Politicizing Science

Ominous incidents in the field of government scientific grants have aroused a flurry of concern and anxiety in the scientific community. Some see signs that the Bush administration and members of Congress are trying to reshape the national’s scientific research programs to conform to a moral code involving sexual practices, drugs and sexually transmitted disease.

Science magazine, published by the American Association for the Advancement of Science, reported last month that a study of AIDS transmission among gay men and prostitutes had come under special scrutiny by a congressional subcommittee and the Department of Health and Human Services. The article said that the program staff at the National Institutes of Health, which financed the study, had warned grantees to reword their applications to avoid such terms as “prostitutes,” “needle exchange,” “abortion,” “condom effectiveness,” “transgender” and “men who have sex with men.” The fear is that ideological watchdogs might mistake research for support or encouragement.

Last December, the Los Angeles Times reported that William R. Miller, a psychologist at the University of New Mexico, had been asked to join an advisory panel for the National Institute on Drug Abuse. While the appointment was pending, he got a telephone call from the office of Health and Human Services Secretary Tommy Thompson. That caller asked if Professor Miller favored faith-based initiatives and what he thought about needle-exchange programs, abortion and the death penalty for drug kingpins. Finally, had the professor voted for President Bush? He had not, and most of his other answers evidently didn’t pass muster either. He did not get the appointment. A department spokesman was quoted as saying that staffers do not ask such questions and that the particular staffer no longer worked for the department.

Some scientists worry that the peer-review system, regarded as a key aspect of the funding of American scientific research, may be in jeopardy. One fear is that the confidential peer groups that rate grant applications for scientific merit may be identified and exposed to scrutiny and pressure. Another is that the Institute Advisory Councils, which make a second-round appraisal of applications, may be salted with ideologically approved political appointees.
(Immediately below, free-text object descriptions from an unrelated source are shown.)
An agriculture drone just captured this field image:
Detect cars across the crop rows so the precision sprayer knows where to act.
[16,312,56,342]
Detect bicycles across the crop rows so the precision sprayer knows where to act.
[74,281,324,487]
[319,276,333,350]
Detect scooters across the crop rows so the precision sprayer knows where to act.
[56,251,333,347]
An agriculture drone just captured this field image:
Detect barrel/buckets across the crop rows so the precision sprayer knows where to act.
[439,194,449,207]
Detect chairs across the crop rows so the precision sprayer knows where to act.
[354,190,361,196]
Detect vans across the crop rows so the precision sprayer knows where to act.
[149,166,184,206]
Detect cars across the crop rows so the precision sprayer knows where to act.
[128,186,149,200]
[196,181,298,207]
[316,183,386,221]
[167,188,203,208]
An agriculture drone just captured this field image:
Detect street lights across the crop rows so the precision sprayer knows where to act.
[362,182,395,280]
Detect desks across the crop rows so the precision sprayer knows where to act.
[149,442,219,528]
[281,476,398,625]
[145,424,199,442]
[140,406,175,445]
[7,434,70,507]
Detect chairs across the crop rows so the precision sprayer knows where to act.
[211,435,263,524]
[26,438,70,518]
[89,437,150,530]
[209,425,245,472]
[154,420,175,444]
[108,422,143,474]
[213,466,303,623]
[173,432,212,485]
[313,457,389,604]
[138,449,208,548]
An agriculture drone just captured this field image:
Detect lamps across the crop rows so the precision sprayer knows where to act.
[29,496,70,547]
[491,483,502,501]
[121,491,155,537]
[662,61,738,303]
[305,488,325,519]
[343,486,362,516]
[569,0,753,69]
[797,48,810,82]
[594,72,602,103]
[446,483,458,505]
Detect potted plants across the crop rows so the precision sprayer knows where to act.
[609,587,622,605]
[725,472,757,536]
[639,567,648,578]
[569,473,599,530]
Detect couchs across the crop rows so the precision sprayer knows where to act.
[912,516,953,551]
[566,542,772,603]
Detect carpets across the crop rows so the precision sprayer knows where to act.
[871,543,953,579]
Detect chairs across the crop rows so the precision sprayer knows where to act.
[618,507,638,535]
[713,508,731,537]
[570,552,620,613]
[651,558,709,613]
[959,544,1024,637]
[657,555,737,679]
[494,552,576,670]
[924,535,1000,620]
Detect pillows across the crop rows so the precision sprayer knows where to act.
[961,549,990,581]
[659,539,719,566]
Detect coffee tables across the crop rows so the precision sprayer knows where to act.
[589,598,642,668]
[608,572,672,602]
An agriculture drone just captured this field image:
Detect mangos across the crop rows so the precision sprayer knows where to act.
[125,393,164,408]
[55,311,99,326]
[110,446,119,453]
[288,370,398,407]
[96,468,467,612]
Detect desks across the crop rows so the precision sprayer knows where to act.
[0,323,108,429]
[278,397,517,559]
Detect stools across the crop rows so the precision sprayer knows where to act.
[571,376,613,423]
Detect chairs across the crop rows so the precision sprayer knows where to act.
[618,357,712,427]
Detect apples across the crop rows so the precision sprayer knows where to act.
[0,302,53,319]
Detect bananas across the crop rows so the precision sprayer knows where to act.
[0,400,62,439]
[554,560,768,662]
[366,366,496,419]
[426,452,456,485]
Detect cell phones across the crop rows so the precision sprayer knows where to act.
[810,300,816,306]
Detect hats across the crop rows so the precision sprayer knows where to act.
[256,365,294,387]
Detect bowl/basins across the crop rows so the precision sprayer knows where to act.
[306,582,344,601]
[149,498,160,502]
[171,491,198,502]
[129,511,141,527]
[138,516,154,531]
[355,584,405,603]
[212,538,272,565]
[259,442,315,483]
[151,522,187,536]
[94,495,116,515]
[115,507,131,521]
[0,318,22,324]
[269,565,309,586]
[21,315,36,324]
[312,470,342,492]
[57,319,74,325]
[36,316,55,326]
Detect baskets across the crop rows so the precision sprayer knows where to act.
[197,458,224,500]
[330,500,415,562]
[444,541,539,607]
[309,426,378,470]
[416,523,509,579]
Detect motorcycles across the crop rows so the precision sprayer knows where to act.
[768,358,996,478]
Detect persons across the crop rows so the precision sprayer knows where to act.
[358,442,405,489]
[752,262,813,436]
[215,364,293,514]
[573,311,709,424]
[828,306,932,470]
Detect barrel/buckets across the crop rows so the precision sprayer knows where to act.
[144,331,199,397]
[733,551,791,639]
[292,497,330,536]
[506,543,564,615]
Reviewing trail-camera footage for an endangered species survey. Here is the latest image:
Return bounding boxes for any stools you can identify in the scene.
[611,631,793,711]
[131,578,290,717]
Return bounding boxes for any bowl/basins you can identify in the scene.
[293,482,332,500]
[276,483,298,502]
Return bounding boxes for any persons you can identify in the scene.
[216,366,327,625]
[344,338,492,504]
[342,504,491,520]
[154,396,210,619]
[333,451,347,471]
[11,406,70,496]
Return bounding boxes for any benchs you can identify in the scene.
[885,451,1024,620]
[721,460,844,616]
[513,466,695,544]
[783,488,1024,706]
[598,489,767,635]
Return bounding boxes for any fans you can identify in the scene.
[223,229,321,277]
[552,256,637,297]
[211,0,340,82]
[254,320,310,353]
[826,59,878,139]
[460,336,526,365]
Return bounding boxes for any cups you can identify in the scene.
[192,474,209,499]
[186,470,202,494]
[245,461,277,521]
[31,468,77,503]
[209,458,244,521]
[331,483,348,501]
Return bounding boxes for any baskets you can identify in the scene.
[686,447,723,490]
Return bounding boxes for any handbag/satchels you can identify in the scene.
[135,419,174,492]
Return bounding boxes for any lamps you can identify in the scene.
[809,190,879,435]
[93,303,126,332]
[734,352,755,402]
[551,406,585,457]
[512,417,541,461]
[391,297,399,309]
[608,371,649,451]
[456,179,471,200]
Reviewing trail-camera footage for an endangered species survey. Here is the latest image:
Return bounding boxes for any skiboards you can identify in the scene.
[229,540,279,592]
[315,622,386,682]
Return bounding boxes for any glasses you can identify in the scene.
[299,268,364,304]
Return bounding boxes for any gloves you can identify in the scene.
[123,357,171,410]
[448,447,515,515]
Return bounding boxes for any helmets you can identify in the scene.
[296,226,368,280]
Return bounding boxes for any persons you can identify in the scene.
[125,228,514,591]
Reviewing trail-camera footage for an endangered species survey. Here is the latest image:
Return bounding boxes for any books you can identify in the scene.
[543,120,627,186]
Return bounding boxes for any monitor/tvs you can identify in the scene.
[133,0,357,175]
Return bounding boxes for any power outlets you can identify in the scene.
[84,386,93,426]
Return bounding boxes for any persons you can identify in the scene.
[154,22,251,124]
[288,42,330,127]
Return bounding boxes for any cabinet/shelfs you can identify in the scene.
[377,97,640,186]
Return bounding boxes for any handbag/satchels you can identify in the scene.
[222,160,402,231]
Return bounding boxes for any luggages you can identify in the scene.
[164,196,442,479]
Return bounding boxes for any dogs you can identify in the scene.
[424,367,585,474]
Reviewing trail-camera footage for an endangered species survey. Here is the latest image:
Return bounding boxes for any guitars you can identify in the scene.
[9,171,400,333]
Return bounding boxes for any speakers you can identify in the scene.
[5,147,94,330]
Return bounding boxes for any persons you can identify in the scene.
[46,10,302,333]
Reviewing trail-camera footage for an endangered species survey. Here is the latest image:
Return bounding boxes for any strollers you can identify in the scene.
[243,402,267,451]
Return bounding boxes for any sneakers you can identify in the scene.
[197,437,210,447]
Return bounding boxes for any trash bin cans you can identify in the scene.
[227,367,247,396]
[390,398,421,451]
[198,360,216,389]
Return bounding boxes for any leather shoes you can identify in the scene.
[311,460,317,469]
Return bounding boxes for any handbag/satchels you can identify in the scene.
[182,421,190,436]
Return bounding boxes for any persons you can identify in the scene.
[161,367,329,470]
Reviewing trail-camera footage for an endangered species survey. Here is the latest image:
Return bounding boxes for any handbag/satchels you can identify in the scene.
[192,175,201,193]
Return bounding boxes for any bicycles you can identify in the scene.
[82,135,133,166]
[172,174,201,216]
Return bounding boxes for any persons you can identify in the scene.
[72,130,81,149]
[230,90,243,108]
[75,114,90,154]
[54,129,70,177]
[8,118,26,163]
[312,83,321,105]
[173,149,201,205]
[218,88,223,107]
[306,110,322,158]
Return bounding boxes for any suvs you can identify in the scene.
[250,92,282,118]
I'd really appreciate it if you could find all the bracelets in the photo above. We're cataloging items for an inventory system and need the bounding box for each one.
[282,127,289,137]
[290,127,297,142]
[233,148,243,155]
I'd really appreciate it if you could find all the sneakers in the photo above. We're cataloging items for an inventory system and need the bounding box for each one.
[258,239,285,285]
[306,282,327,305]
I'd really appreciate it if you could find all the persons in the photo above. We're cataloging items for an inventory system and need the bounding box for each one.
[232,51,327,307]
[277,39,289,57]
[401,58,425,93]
Finally, a current NIH study of administrative procedures that may be “outsourced” could include the entire peer-review process. A spokesman for the Federation of American Societies for Experimental Biology says that its staff has so far seen no indication that peer review is being considered for privatization but is “concerned” and is “watching the situation.” The spokesman says the organization has “great respect” for the present system and would certainly make a study and have something to say about it if a change was proposed.

Ideologues of all stripes should take that warning to heart. Politics must have no place in the great American system of scientific research.